Benz: The next pick, that's Royce Special Equity Multi-Cap. I think when a lot of people here Royce, me included, you think small-cap. So this fund is a little bit different from some of its peers, in that it doesn't focus exclusively in that small and mid-cap range.
Kinnel: Yes, this is run by Charlie Dreifus, who runs Royce Special Equity, which is a closed small-value fund.
Benz: One of our Fund Managers of the Year in the past.
Kinnel: He is one of our Fund Managers of the Year. He's just a brilliant investors who’s very conservative, kind of an accounting geek, and he really looks for clean balance sheets and companies that are not doing any accounting gimmicks. This fund was launched a little less than three years ago to invest in a wider market cap.
So, the basic idea is the same: a focused portfolio of companies with clean accounting and stocks that are cheap. So far it's done quite well. It seems like Charlie Dreifus has been able to take a small-cap strategy and make it work for larger caps. That's typical of what you see with these smaller funds, in that you had a manager who was really good somewhere else and now they're adapting that strategy to a slightly different universe, It takes bit of a leap of faith, but I feel pretty good about a fund like this. I also like the fact that it's a conservative fund at a time when stocks have already had a good run.
Benz: Small caps especially. I guess one thing I wanted to ask you about, Russ, is that you noted that Royce Special Equity is closed. So, does this fund own the same small-cap stocks that appear in Special Equity, or to the extent that it owns small-cap stocks, does it own different ones?
Kinnel: Yes, there is some overlap. It's got some of the same ones, but then it's also got a lot of mid- and large-cap names, as well. As the name implies, it really is multi-cap. So, it’s still got some small cap, but I think you're really investing in it here for what Charlie Dreifus can do with mid- and large-cap names.
Benz: The last fund we wanted to talk about is ASTON/River Road Select Value; another proven management team here, correct?
Kinnel: That's right. This is the same group that runs their small-value fund, and here they're just moving up slightly to kind of small- and mid-. They still even have some micro-cap names in the portfolio, but it's still a very small fund. It's got a little longer track record than the other two. The last few years it's actually not that strong a track record, but it doesn't bother me too much because I think of it as a conservative strategy. And the last few years have been a pretty strong bull market.
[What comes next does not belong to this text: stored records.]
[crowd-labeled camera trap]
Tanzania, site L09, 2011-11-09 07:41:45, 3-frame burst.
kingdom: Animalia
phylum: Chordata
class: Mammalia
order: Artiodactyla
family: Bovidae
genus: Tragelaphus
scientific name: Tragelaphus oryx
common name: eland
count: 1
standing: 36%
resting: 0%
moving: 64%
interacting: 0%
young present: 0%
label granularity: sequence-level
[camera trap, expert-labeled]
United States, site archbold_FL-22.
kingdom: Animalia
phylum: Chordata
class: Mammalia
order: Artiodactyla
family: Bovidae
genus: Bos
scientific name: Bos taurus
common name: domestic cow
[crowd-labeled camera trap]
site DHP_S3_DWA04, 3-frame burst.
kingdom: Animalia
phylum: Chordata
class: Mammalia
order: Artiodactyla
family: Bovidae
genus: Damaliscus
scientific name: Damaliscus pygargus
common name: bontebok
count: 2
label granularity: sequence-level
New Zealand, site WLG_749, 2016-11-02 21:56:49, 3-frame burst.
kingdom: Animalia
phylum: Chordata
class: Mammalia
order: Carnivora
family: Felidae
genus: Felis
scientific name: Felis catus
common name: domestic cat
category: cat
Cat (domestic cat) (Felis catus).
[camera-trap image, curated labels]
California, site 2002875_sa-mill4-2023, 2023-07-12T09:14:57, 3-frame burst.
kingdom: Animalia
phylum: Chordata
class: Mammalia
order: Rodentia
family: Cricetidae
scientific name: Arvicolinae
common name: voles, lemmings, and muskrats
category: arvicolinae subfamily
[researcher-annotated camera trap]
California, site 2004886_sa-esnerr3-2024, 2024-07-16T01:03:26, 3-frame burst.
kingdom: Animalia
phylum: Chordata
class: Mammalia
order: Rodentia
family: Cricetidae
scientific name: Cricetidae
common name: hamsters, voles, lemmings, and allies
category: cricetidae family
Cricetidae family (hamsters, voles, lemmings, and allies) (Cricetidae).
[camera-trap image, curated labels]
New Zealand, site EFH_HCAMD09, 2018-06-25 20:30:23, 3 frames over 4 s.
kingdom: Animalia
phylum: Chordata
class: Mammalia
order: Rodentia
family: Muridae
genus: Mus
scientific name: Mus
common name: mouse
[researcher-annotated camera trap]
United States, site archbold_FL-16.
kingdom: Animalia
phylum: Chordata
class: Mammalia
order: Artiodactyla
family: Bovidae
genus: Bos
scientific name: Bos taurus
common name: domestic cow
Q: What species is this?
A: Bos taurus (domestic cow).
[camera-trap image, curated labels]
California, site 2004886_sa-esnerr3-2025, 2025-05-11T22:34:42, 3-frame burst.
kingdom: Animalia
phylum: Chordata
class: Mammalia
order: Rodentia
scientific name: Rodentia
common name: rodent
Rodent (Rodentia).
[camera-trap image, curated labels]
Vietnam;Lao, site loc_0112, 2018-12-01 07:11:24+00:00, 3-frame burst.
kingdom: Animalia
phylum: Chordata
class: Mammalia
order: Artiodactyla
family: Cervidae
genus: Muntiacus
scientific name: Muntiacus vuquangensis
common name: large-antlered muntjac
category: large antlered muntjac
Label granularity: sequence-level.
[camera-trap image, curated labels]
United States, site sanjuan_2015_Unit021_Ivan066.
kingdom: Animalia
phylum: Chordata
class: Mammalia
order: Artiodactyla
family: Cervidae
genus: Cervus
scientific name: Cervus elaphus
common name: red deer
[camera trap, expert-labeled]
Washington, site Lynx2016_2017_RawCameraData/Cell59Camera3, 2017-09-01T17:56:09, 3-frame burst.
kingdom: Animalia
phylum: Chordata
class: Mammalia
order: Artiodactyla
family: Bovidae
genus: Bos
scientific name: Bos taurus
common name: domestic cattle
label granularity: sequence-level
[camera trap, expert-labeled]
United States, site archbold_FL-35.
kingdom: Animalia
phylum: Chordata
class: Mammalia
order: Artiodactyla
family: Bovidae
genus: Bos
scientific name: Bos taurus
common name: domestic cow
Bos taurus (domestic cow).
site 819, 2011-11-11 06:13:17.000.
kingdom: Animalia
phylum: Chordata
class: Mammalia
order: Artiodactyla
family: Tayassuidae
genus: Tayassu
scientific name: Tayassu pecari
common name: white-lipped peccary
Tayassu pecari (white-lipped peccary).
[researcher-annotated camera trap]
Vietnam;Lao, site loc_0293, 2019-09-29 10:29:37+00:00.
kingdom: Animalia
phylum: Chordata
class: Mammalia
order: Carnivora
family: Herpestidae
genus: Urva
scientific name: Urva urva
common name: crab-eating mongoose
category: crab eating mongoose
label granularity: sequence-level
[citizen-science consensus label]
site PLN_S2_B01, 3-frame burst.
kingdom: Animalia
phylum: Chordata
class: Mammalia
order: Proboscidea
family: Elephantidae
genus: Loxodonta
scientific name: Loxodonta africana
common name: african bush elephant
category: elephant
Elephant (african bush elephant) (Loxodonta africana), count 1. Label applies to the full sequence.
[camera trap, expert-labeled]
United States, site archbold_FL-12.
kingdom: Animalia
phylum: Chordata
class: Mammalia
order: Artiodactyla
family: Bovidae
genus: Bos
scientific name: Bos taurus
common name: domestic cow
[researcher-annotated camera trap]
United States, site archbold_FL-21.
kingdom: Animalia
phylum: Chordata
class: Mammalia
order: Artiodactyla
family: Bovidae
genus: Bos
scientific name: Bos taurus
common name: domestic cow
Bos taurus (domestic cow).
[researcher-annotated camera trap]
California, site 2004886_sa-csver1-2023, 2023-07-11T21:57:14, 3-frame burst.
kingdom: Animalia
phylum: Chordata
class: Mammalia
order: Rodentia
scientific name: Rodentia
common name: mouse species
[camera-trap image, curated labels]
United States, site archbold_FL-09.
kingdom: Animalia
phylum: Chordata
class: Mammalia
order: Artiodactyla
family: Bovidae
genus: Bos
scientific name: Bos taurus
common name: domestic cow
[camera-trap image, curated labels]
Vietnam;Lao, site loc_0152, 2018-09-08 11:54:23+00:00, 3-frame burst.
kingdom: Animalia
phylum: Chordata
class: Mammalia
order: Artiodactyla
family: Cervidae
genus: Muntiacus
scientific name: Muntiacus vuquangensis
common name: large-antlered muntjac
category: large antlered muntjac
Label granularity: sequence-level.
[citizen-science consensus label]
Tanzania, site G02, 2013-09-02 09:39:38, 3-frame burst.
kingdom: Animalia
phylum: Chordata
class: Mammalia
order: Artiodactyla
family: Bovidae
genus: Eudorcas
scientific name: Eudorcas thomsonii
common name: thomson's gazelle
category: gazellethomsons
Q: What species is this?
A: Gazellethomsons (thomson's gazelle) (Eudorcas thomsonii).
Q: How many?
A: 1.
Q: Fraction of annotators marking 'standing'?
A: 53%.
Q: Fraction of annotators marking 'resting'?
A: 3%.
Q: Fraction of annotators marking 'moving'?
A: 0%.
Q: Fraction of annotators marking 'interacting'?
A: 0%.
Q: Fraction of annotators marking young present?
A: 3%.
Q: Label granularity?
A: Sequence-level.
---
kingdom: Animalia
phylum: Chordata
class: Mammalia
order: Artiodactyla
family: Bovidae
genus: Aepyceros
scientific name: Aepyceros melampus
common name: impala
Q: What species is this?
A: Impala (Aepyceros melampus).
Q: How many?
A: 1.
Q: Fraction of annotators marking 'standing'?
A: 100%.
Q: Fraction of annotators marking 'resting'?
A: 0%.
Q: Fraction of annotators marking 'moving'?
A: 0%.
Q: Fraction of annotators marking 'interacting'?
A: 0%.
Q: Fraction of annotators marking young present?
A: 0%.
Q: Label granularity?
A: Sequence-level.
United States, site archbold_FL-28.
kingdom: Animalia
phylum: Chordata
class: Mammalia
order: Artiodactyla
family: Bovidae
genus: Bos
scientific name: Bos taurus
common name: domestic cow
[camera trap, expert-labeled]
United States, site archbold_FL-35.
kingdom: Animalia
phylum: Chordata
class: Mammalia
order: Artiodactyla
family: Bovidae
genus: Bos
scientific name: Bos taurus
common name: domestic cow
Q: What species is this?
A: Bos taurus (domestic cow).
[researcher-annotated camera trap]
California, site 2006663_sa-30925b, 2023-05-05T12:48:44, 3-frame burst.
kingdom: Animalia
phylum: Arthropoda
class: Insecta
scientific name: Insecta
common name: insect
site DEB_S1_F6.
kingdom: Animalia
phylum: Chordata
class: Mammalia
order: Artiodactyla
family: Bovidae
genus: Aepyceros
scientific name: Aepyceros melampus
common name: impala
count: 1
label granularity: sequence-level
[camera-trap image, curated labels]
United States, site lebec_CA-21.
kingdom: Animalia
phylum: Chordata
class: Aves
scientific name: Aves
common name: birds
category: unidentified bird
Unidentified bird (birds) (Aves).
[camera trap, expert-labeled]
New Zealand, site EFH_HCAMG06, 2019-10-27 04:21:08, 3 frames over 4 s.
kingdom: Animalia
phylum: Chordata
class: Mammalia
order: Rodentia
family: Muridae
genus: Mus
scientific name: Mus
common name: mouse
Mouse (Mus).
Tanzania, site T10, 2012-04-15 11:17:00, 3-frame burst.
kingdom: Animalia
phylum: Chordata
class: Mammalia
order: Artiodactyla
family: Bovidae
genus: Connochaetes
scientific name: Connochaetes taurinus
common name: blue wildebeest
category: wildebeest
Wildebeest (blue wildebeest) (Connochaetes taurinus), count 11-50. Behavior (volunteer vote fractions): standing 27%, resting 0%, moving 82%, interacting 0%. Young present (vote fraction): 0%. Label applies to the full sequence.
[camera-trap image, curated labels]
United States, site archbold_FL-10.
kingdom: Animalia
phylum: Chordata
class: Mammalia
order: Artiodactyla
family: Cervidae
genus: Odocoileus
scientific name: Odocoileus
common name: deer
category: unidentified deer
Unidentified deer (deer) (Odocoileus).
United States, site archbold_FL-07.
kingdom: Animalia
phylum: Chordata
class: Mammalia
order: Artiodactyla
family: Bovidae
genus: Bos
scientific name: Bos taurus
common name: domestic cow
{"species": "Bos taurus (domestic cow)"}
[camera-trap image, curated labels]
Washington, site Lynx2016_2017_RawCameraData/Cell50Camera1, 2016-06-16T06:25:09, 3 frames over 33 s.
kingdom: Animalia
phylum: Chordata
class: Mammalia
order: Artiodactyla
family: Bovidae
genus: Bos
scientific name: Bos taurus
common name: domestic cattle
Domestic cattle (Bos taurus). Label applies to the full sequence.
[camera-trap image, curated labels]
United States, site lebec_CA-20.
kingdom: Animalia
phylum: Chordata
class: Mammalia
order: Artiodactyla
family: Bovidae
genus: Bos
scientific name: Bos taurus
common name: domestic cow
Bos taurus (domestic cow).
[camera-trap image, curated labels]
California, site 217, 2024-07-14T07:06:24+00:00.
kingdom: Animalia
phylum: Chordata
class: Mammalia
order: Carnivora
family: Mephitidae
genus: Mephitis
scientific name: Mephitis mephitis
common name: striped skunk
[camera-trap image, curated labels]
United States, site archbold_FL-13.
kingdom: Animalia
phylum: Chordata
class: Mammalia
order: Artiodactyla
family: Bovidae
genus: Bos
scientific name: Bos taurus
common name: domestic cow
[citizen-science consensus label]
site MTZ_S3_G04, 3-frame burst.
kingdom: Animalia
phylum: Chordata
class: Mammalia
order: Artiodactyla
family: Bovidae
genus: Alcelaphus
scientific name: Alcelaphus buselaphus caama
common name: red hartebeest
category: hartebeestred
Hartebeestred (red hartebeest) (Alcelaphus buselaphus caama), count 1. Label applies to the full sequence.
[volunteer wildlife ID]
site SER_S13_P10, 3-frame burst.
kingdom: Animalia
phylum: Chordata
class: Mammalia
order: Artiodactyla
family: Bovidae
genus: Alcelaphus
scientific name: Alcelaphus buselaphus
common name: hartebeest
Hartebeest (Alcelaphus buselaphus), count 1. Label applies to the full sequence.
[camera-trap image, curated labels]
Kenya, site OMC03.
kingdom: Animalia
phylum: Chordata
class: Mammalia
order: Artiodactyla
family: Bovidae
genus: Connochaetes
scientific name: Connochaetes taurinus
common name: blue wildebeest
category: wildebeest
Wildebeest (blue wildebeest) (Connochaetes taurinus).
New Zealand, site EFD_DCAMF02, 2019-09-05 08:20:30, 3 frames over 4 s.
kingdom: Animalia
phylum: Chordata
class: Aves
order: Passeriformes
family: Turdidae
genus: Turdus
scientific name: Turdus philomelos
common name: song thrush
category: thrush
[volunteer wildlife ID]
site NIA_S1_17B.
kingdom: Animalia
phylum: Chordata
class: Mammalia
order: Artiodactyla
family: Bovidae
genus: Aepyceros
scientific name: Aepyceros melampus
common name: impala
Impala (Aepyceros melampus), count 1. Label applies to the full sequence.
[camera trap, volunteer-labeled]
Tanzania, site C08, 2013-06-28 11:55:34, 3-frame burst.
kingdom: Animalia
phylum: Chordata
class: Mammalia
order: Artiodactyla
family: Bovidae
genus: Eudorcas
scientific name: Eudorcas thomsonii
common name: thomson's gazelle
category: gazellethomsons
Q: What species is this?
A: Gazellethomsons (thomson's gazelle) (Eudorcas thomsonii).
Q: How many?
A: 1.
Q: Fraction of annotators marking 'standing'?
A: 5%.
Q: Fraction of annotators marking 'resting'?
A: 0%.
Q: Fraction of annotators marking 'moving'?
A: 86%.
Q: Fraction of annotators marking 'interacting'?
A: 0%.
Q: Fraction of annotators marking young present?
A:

But if you look at what it did in 2008 and 2011, you can see this is a good fund that still can protect on the downside.
Benz: So, we’ve got it in our small-blend category. Do you think of it as sort of a core-type small-cap vehicle, or should people think of it as being a multicap vehicle?
Kinnel: I think it's got some mid-caps, too, but I think, yeah, it's still kind of a core small-cap fund. But I think it's a really well-run fund. Again, I think that small asset base really gives them the flexibility, and with the mediocre track record so far, people probably aren’t going to be rushing in.
Benz: Russ, thank you so much for sharing this list. I know that to the extent that investors are interested in actively managed funds these days, they really are looking at some of these more nimble types of funds. Thanks for sharing.
Kinnel: You're welcome.
Benz: Thanks for watching. I'm Christine Benz for Morningstar.com.